** START ENTRIES SHOWN **
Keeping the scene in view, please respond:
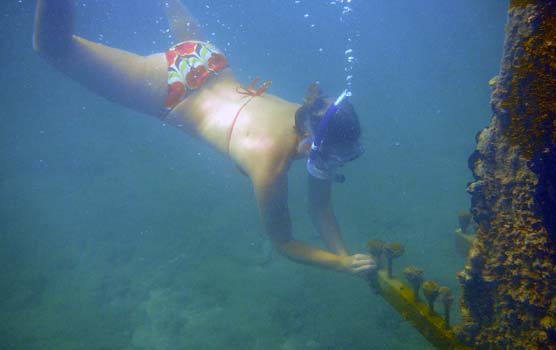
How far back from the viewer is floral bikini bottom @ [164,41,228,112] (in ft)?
13.5

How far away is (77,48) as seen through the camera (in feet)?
13.0

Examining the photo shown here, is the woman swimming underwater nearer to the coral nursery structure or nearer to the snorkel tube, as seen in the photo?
the snorkel tube

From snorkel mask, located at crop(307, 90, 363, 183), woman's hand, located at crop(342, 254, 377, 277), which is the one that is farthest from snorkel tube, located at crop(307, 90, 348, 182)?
woman's hand, located at crop(342, 254, 377, 277)

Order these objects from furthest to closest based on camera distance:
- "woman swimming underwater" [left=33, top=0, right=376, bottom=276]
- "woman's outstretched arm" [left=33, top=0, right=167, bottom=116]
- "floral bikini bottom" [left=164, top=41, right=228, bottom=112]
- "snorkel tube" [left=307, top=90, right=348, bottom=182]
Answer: "floral bikini bottom" [left=164, top=41, right=228, bottom=112]
"woman's outstretched arm" [left=33, top=0, right=167, bottom=116]
"woman swimming underwater" [left=33, top=0, right=376, bottom=276]
"snorkel tube" [left=307, top=90, right=348, bottom=182]

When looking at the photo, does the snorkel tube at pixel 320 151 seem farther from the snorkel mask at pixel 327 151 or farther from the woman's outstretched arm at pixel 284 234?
the woman's outstretched arm at pixel 284 234

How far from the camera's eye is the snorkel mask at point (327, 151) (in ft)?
9.14

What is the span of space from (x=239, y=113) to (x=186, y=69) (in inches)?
44.7

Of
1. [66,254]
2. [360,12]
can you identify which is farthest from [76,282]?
[360,12]

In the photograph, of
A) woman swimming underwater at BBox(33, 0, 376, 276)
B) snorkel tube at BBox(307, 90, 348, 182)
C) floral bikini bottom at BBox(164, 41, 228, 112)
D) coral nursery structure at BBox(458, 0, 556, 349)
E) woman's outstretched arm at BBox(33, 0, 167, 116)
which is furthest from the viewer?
floral bikini bottom at BBox(164, 41, 228, 112)

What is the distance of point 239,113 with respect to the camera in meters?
3.60

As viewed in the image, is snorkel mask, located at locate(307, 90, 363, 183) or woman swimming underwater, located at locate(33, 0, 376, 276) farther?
woman swimming underwater, located at locate(33, 0, 376, 276)

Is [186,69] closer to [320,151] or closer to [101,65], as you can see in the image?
[101,65]

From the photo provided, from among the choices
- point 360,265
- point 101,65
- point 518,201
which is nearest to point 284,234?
point 360,265

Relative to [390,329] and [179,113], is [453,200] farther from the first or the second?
[179,113]
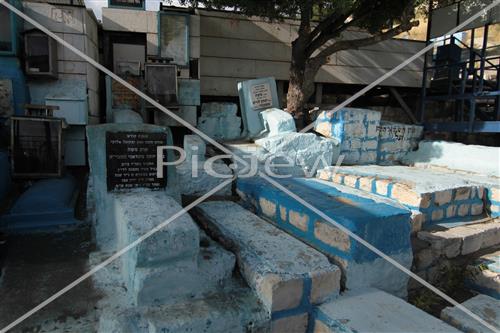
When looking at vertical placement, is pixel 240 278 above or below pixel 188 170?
below

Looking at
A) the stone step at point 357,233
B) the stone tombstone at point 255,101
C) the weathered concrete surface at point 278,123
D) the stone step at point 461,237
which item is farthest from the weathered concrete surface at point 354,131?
the stone step at point 357,233

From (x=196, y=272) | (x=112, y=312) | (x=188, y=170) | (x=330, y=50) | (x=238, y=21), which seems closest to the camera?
(x=112, y=312)

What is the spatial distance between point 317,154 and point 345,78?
17.6 ft

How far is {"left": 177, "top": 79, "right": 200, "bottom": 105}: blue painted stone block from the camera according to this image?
7934 mm

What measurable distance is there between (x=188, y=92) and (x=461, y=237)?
632 cm

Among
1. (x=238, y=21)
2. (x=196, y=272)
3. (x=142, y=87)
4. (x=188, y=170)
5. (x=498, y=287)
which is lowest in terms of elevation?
(x=498, y=287)

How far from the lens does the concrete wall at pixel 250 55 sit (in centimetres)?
897

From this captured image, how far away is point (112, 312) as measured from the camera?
1915mm

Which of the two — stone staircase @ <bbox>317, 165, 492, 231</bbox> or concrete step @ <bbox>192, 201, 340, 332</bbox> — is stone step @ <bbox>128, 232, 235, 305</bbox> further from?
stone staircase @ <bbox>317, 165, 492, 231</bbox>

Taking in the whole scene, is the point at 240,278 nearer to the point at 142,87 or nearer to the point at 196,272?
the point at 196,272

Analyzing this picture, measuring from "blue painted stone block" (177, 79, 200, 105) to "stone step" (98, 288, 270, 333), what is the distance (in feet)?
21.3

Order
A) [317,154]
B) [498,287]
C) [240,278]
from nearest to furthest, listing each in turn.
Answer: [240,278] < [498,287] < [317,154]

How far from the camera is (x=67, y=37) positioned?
671 centimetres

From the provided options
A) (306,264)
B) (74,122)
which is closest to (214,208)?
(306,264)
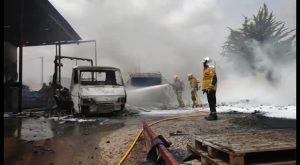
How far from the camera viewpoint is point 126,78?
Answer: 20859mm

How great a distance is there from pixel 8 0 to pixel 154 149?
10832mm

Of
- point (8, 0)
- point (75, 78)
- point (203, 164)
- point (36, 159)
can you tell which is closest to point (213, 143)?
point (203, 164)

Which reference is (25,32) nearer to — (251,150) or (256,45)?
(256,45)

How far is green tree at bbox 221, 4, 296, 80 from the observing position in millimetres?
8430

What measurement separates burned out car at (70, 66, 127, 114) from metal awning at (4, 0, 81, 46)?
270 centimetres

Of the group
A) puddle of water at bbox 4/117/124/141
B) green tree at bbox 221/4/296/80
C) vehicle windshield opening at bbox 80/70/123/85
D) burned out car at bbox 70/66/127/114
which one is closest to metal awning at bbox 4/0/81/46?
burned out car at bbox 70/66/127/114

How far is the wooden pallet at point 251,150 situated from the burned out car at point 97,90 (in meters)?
7.49

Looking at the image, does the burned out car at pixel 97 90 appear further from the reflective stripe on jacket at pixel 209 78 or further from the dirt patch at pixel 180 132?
the reflective stripe on jacket at pixel 209 78

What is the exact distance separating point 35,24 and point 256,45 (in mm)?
11263

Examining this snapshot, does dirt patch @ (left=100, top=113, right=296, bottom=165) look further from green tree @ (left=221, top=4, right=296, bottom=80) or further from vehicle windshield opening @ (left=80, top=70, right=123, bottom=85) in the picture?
vehicle windshield opening @ (left=80, top=70, right=123, bottom=85)

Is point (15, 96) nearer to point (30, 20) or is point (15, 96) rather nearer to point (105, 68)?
point (105, 68)

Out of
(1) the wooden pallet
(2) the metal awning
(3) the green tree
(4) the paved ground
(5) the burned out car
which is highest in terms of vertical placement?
(2) the metal awning

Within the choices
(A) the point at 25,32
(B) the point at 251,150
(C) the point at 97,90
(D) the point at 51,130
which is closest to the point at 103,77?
(C) the point at 97,90

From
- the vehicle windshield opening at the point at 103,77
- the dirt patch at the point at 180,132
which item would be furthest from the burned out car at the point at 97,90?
the dirt patch at the point at 180,132
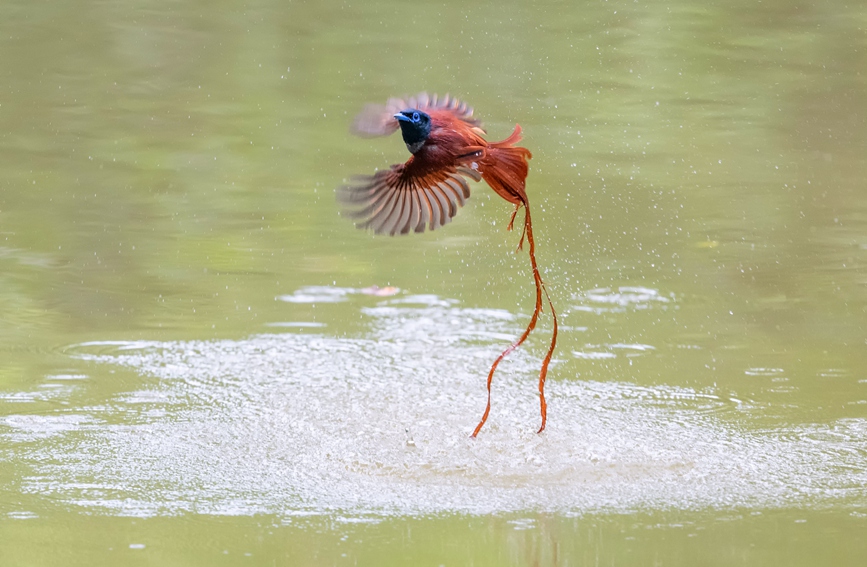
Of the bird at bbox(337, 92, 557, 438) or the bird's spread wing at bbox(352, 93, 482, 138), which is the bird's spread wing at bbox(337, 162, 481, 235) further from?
the bird's spread wing at bbox(352, 93, 482, 138)

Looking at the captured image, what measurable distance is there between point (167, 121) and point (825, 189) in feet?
11.8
** END ENTRIES SHOWN **
**WHAT YOU NEED TO DO:**
Make an exact copy of the listing above. Do not include the pictures.

**TASK OUTPUT:**
Keeping the scene in view, please respond:
How far back from the viewer is floral bikini bottom @ [164,41,228,112] (in ft)?
13.5

How far away is (77,48) as seen through the camera (in feet)?
13.0

Examining the photo shown here, is the woman swimming underwater nearer to the coral nursery structure or nearer to the snorkel tube, as seen in the photo?
the snorkel tube

From snorkel mask, located at crop(307, 90, 363, 183), woman's hand, located at crop(342, 254, 377, 277), which is the one that is farthest from snorkel tube, located at crop(307, 90, 348, 182)?
woman's hand, located at crop(342, 254, 377, 277)

Order these objects from furthest to closest based on camera distance:
- "woman swimming underwater" [left=33, top=0, right=376, bottom=276]
- "woman's outstretched arm" [left=33, top=0, right=167, bottom=116]
- "floral bikini bottom" [left=164, top=41, right=228, bottom=112]
- "snorkel tube" [left=307, top=90, right=348, bottom=182]
Answer: "floral bikini bottom" [left=164, top=41, right=228, bottom=112]
"woman's outstretched arm" [left=33, top=0, right=167, bottom=116]
"woman swimming underwater" [left=33, top=0, right=376, bottom=276]
"snorkel tube" [left=307, top=90, right=348, bottom=182]

When looking at the photo, does the snorkel tube at pixel 320 151 seem farther from the snorkel mask at pixel 327 151 or farther from the woman's outstretched arm at pixel 284 234?
the woman's outstretched arm at pixel 284 234

How far from the camera's eye is the snorkel mask at point (327, 151) (in ft)?
9.14

What is the span of space from (x=239, y=113) to (x=186, y=69) (in inches)?
44.7

Of
1. [66,254]
2. [360,12]
can you identify which is farthest from [76,282]?
[360,12]

In the photograph, of
A) woman swimming underwater at BBox(33, 0, 376, 276)
B) snorkel tube at BBox(307, 90, 348, 182)
C) floral bikini bottom at BBox(164, 41, 228, 112)
D) coral nursery structure at BBox(458, 0, 556, 349)
E) woman's outstretched arm at BBox(33, 0, 167, 116)
which is furthest from the viewer?
floral bikini bottom at BBox(164, 41, 228, 112)

What is the distance of point 239,113 with respect to the camera in meters?
3.60

As viewed in the image, is snorkel mask, located at locate(307, 90, 363, 183) or woman swimming underwater, located at locate(33, 0, 376, 276) farther?
woman swimming underwater, located at locate(33, 0, 376, 276)

Is [186,69] closer to [320,151] or closer to [101,65], as you can see in the image?
[101,65]

From the photo provided, from among the choices
- point 360,265
- point 101,65
- point 518,201
which is nearest to point 284,234?
point 360,265

Relative to [390,329] and [179,113], is [453,200] farther from the first or the second?
[179,113]
When looking at vertical placement, is pixel 240 278 above or below pixel 188 170?
below

Looking at
A) the stone step at point 357,233
B) the stone tombstone at point 255,101
C) the weathered concrete surface at point 278,123
D) the stone step at point 461,237
which item is farthest from the weathered concrete surface at point 354,131?
the stone step at point 357,233

From (x=196, y=272) | (x=112, y=312) | (x=188, y=170) | (x=330, y=50) | (x=238, y=21), which seems closest to the camera?
(x=112, y=312)

What is the spatial distance between point 317,154 and point 345,78?
17.6 ft

How far is {"left": 177, "top": 79, "right": 200, "bottom": 105}: blue painted stone block from the camera according to this image?
7934 mm

What measurable distance is there between (x=188, y=92) and (x=461, y=237)?
632 cm

Among
1. (x=238, y=21)
2. (x=196, y=272)
3. (x=142, y=87)
4. (x=188, y=170)
5. (x=498, y=287)
which is lowest in terms of elevation?
(x=498, y=287)

How far from the lens does the concrete wall at pixel 250 55 sit (in centimetres)?
897

From this captured image, how far away is point (112, 312) as measured from the camera?
1915mm

Which of the two — stone staircase @ <bbox>317, 165, 492, 231</bbox> or concrete step @ <bbox>192, 201, 340, 332</bbox> — is stone step @ <bbox>128, 232, 235, 305</bbox> further from?
stone staircase @ <bbox>317, 165, 492, 231</bbox>

Taking in the whole scene, is the point at 240,278 nearer to the point at 142,87 or nearer to the point at 196,272?
the point at 196,272

Analyzing this picture, measuring from "blue painted stone block" (177, 79, 200, 105) to "stone step" (98, 288, 270, 333), what is the distance (in feet)?
21.3

Order
A) [317,154]
B) [498,287]
C) [240,278]
from nearest to furthest, listing each in turn.
Answer: [240,278] < [498,287] < [317,154]

How far from the camera is (x=67, y=37) positioned?
671 centimetres

From the provided options
A) (306,264)
B) (74,122)
which is closest to (214,208)?
(306,264)
How far from the camera viewpoint is point 126,78?
Answer: 20859mm

How great a distance is there from pixel 8 0 to pixel 154 149?
10832mm

Of
- point (8, 0)
- point (75, 78)
- point (203, 164)
- point (36, 159)
can you tell which is closest to point (213, 143)?
point (203, 164)

Which reference is (25,32) nearer to — (251,150) or (256,45)?
(256,45)

How far is green tree at bbox 221, 4, 296, 80 from the observing position in millimetres?
8430

What measurement separates burned out car at (70, 66, 127, 114) from metal awning at (4, 0, 81, 46)?
270 centimetres

Of the group
A) puddle of water at bbox 4/117/124/141
B) green tree at bbox 221/4/296/80
C) vehicle windshield opening at bbox 80/70/123/85
D) burned out car at bbox 70/66/127/114
which one is closest to metal awning at bbox 4/0/81/46?
burned out car at bbox 70/66/127/114

How far is the wooden pallet at point 251,150 situated from the burned out car at point 97,90 (in meters)?
7.49

Looking at the image, does the burned out car at pixel 97 90 appear further from the reflective stripe on jacket at pixel 209 78 or further from the dirt patch at pixel 180 132?
the reflective stripe on jacket at pixel 209 78

What is the exact distance separating point 35,24 and point 256,45 (in mm)?
11263

Examining this snapshot, does dirt patch @ (left=100, top=113, right=296, bottom=165) look further from green tree @ (left=221, top=4, right=296, bottom=80) or further from vehicle windshield opening @ (left=80, top=70, right=123, bottom=85) in the picture?
vehicle windshield opening @ (left=80, top=70, right=123, bottom=85)

Is point (15, 96) nearer to point (30, 20) or is point (15, 96) rather nearer to point (105, 68)?
point (105, 68)

Out of
(1) the wooden pallet
(2) the metal awning
(3) the green tree
(4) the paved ground
(5) the burned out car
which is highest in terms of vertical placement?
(2) the metal awning

Within the choices
(A) the point at 25,32
(B) the point at 251,150
(C) the point at 97,90
(D) the point at 51,130
which is closest to the point at 103,77?
(C) the point at 97,90

From
- the vehicle windshield opening at the point at 103,77
- the dirt patch at the point at 180,132
which item would be furthest from the burned out car at the point at 97,90?
the dirt patch at the point at 180,132
Of the bird at bbox(337, 92, 557, 438) or the bird's spread wing at bbox(352, 93, 482, 138), which is the bird's spread wing at bbox(337, 162, 481, 235) further from?
the bird's spread wing at bbox(352, 93, 482, 138)

Looking at the captured image, what measurable distance is there between point (167, 121) and point (825, 189) in feet?
11.8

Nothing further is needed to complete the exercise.